## WHAT IS NEEDED
Please print these lines exactly as they appear.

(Data records)
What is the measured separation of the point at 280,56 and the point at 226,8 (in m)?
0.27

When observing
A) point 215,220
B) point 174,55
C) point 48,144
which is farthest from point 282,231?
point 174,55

## FULL OUTPUT
What is the measured separation of the point at 280,56 and the point at 226,8 (in m)?
0.27

When observing
A) point 215,220
B) point 174,55
C) point 48,144
which is farthest from point 282,231?
point 174,55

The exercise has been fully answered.